## Questions
[1] From the passage on Air National Guard simulation training, reproduce verbatim the part that opens with the words containing "The Air Guard" and closes with "working in prisons.".
[2] State whether each of the following agrees with the passage on Air National Guard simulation training, answering yes or no and quoting the deciding words: (a) Twenty-one nurses and emergency medical technicians from the guard took part in the training. (b) In their day at the simulation center, the unit completed all of its required simulation training. (c) Gary Tolle taught the hands-on training in IO line placement.

Text segment Start Marker

Word seems to be out now.

As Lt. Col. Keri Kavouras, of the Kansas Air National Guard's 184th Medical Group, said: "Hands-on skills training in any sim lab will do technically, but to work in a sim lab that's pretty fantastic is even better for training purposes."

The Air Guard has annual training requirements for its medical unit that include simulation work. The unit divided into two groups with some coming on Sunday, Sept. 8, and the rest coming on Monday, Sept. 9. They spent a day moving between different tasks in the simulation center and were able to complete two-thirds of that required training. Several indicated the training would help them in their civilian medical jobs as well as their guard responsibilities, Doyle said.Simulation with Air National Guard

Twenty-one uniformed nurses and emergency medical technicians from the guard participated. Members are based at McConnell Air Force Base but come from all over Kansas and surrounding states. During the past 18 months, they and other medical personnel with the guard have deployed across Kansas to help with COVID-19 testing and vaccinations, including working in prisons.

The center's staff began working on a training program for the guard after Kavouras contacted Doyle last winter to talk about potential collaboration. The Simulation Center staff and faculty took ideas from the unit's training requirements as well as a battlefield disaster guide used by the guard.

The training started with a refresher course on pain assessment, including what to do in cases involving children and an adult with dementia or a language barrier. From there it moved on to hands-on training in IO (intraosseous) line placement taught by retired paramedic and center teaching associate Gary Tolle, using medical models and a manikin.

The Guardsmen trained on two simulated trauma cases - a chest stabbing and deep leg laceration - and took part in what's known as "rapid cycle practice" on two more cases involving pulseless or Code-blue patients.

Text segment End Marker
Provided data Start Marker

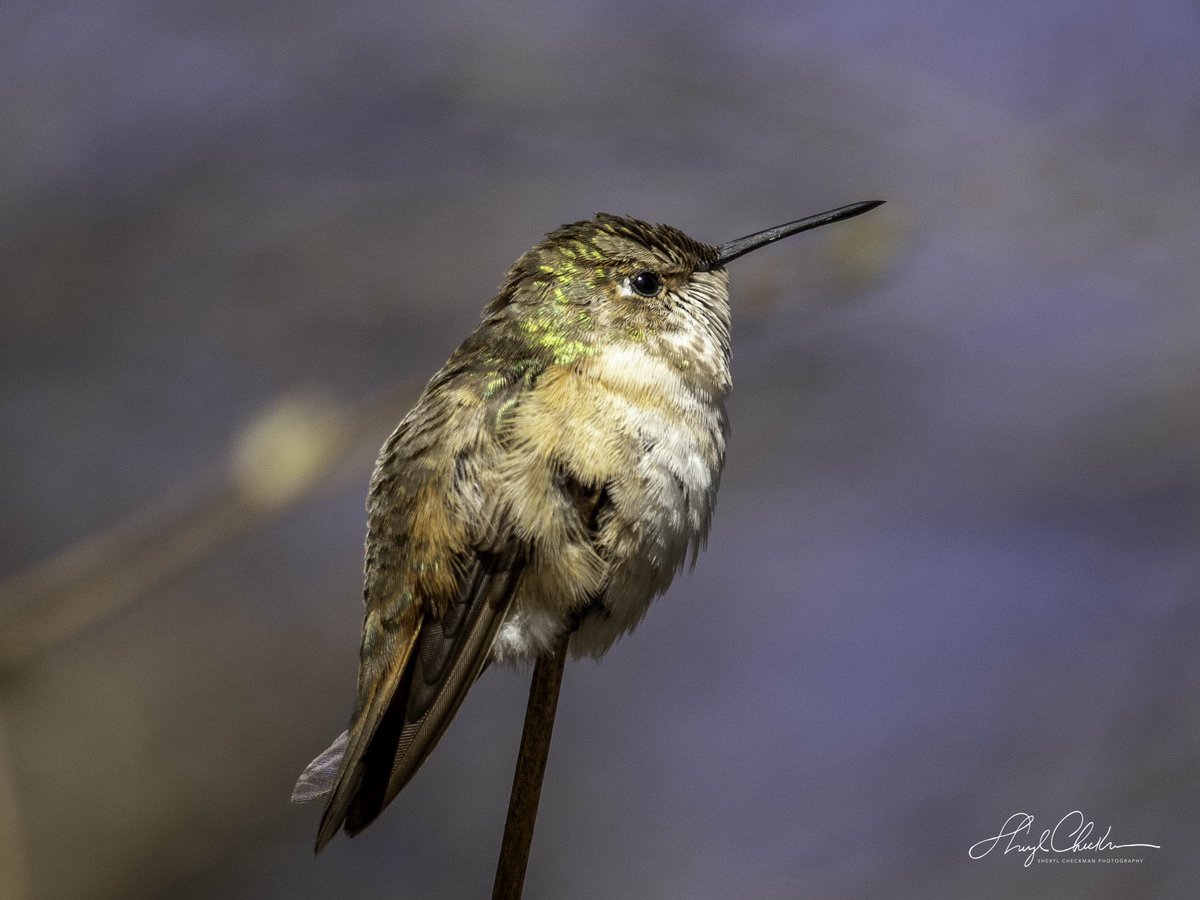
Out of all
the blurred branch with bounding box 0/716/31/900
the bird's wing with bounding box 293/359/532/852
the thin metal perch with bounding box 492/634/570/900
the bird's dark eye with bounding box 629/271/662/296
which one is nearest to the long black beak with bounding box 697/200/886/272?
the bird's dark eye with bounding box 629/271/662/296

Provided data End Marker

## Task-by-task solutions
[1]
The Air Guard has annual training requirements for its medical unit that include simulation work. The unit divided into two groups with some coming on Sunday, Sept. 8, and the rest coming on Monday, Sept. 9. They spent a day moving between different tasks in the simulation center and were able to complete two-thirds of that required training. Several indicated the training would help them in their civilian medical jobs as well as their guard responsibilities, Doyle said.Simulation with Air National Guard

Twenty-one uniformed nurses and emergency medical technicians from the guard participated. Members are based at McConnell Air Force Base but come from all over Kansas and surrounding states. During the past 18 months, they and other medical personnel with the guard have deployed across Kansas to help with COVID-19 testing and vaccinations, including working in prisons.

[2]
(a) Yes: "Twenty-one uniformed nurses and emergency medical technicians from the guard participated."
(b) No: "were able to complete two-thirds of that required training."
(c) Yes: "hands-on training in IO (intraosseous) line placement taught by retired paramedic and center teaching associate Gary Tolle"